WIE WAHRHEIT WANDELT

PHILOSOPHISCHE SCHRIFTEN

20. Februar 2010

Hume meint, Tiere und Pflanzen könnten sich in mancher Hinsicht gar nicht unähnlich dem Menschen verhalten, nützen oder schaden, berauben oder ums Leben bringen, und doch würden sie deswegen niemals Objekte der Liebe, des Hasses, als verdienstvoll oder verwerflich angesehen, und niemals würde man sie moralisch beurteilen. Ein junger Baum, der über den Mutterstamm emporwächst und ihn zum Absterben bringt, verhält sich genauso wie Nero, als er die Agrippina ermordete — wird aber schwerlich dafür als Verbrecher bezichtigt und gehaßt.
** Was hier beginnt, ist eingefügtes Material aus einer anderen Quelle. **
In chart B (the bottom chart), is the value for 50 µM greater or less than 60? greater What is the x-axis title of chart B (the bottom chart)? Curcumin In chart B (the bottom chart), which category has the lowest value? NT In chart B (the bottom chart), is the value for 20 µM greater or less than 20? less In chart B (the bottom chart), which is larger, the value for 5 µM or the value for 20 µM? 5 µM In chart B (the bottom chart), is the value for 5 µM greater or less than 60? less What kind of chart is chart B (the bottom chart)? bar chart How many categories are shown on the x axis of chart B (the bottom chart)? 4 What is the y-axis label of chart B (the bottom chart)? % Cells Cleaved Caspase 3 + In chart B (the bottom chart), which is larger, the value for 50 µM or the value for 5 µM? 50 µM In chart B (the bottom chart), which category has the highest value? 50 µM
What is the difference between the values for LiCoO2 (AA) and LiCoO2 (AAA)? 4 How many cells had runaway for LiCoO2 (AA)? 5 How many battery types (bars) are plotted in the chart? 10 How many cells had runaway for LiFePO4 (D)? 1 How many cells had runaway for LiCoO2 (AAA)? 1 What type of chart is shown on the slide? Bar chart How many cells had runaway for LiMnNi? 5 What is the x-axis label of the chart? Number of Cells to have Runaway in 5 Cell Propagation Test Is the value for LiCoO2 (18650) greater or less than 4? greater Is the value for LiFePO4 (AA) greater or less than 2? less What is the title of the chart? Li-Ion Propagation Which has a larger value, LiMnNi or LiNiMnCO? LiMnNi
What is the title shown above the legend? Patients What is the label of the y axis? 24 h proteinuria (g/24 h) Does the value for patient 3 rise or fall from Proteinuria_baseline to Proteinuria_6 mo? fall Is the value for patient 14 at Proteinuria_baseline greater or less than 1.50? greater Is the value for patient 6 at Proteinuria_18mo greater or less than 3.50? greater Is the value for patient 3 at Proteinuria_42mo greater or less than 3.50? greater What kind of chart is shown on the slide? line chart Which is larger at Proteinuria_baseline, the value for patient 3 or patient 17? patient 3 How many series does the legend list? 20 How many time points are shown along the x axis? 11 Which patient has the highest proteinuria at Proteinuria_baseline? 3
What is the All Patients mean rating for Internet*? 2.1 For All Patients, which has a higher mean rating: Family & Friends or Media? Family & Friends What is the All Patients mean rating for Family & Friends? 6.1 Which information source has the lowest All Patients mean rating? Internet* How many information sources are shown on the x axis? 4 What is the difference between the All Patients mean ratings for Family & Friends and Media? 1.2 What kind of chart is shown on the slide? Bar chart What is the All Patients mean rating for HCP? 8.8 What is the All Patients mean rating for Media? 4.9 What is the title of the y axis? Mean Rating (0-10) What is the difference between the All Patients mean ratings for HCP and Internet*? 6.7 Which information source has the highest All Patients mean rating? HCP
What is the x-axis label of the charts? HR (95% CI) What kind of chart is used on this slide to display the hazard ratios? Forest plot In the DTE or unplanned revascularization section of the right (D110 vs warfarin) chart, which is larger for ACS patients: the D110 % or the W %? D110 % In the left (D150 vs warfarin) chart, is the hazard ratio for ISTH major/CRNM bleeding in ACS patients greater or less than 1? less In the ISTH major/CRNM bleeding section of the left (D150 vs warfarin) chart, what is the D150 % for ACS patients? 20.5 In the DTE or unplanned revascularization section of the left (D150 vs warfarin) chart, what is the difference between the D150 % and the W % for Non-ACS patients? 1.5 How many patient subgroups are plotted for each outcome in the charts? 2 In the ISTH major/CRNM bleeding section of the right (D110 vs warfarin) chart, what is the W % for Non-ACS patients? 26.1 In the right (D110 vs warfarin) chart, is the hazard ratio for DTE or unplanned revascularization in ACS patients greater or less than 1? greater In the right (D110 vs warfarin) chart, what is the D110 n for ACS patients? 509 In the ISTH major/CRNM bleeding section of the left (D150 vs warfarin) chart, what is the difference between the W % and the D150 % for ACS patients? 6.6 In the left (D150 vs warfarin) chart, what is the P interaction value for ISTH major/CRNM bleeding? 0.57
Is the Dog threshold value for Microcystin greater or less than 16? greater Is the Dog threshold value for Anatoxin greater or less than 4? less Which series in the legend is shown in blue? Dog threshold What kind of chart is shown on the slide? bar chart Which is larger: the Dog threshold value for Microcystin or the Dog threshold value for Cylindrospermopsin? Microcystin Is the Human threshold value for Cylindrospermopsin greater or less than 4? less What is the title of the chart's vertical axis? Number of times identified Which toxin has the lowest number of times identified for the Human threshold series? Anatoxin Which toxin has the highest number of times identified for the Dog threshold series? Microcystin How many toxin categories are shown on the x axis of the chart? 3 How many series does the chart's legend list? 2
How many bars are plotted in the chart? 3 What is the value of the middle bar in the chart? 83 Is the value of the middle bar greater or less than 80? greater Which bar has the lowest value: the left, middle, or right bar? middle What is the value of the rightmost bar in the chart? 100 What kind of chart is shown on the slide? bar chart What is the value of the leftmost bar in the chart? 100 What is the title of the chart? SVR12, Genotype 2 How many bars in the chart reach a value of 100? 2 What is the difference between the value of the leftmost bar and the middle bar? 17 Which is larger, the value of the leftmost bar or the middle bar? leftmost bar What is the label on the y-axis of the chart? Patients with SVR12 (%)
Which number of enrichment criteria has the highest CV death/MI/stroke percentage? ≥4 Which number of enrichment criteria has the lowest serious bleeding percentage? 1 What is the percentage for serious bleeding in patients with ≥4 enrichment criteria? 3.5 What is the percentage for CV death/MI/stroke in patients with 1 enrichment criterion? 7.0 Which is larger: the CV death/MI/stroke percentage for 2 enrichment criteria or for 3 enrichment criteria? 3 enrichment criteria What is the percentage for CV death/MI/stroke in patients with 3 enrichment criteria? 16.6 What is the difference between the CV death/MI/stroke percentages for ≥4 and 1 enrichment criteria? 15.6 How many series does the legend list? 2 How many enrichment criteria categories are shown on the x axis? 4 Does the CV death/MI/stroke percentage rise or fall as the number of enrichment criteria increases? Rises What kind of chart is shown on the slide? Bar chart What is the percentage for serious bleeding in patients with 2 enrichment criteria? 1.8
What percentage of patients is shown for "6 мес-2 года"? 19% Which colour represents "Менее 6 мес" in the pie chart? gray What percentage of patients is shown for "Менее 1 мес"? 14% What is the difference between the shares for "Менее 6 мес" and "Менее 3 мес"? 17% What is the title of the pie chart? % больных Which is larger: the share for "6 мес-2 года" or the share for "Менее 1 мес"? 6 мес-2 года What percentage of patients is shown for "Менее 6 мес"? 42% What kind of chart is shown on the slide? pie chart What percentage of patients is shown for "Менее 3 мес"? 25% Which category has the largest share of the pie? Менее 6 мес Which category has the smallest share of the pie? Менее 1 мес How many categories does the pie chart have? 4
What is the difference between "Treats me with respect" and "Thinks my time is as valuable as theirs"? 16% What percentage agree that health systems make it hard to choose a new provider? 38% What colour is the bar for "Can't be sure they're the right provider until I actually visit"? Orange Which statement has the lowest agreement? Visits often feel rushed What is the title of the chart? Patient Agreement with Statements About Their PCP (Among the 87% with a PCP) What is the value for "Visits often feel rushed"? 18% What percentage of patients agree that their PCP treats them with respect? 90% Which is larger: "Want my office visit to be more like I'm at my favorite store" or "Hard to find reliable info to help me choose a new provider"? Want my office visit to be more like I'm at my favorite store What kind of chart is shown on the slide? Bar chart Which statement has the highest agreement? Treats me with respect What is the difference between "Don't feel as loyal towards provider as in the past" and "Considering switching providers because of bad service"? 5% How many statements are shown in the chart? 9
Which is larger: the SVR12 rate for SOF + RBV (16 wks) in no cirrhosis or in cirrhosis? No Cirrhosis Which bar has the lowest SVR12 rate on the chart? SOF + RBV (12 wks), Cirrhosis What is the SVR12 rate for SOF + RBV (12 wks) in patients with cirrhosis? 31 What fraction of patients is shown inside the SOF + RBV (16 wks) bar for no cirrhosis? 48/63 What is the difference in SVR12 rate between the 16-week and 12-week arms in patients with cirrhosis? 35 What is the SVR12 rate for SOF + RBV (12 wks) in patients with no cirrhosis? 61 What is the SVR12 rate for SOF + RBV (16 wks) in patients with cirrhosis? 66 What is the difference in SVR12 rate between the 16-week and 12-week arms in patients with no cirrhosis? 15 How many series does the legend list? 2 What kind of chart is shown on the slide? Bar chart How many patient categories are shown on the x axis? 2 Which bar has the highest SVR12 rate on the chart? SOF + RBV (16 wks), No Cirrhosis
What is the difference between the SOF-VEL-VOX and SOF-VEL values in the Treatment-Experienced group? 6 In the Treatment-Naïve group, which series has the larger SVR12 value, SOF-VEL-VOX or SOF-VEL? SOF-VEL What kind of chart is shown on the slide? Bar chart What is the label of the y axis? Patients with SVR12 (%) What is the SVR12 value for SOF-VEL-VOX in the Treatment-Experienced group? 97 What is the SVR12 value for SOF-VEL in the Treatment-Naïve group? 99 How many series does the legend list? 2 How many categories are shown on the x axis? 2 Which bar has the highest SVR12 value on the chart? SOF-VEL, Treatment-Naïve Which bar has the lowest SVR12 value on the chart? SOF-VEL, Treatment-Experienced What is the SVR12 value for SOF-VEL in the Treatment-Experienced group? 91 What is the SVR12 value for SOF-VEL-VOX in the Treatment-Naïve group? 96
Ich würde aber das moralische Urteil nicht soweit entfernt vom sachlichen sehen. Wenn wir etwa anhaltend von Stechmücken geplagt werden oder von Mäusen und Ratten, so entwickeln wir eine Abneigung gegen diese Störenfriede, die sich nicht sehr davon unterscheidet, was wir gegen unmoralische Menschen empfinden. Sie werden zu regelrechten Feinden wie Diebe die uns überfallen, Erpresser die uns drohen, Sittenstrolche die unsere Kinder ängstigen. Selbst Pflanzen, wenn sie als Unkraut unseren Park oder die Ernte bedrohen, werden zu bösen und verhaßten Widersachern. Wenn Unwetter oder Naturkatastrophen unser Lebenswerk vernichten, so müssen wir uns geradezu zwingen, es dem unabänderlichen Schicksal oder der höheren Weisheit Gottes zuzuschreiben, um nicht im Haß auf die böse Naturkraft unsere Seele zu zermürben.

Ich glaube, der Grund weswegen wir die schädlichen Naturakte nicht geradezu moralisch verurteilen, liegt nur darin, daß die Vernunft uns zurückhält und sagt: Wir können bei diesen Feinden mit moralischem Druck nichts ausrichten, sie verstehen unser Fluchen nicht, es beeindruckt sie nicht, wenn wir ihnen moralische Schlechtigkeit vorwerfen, also mit Verstoßung aus der Gesellschaft drohen — auf deren Mitgliedschaft sie gar keinen Wert legen. Obwohl mancher sie dennoch verflucht, sehen die Vernünftigen ein, daß es keinen Zweck hat und man sich nur lächerlich macht.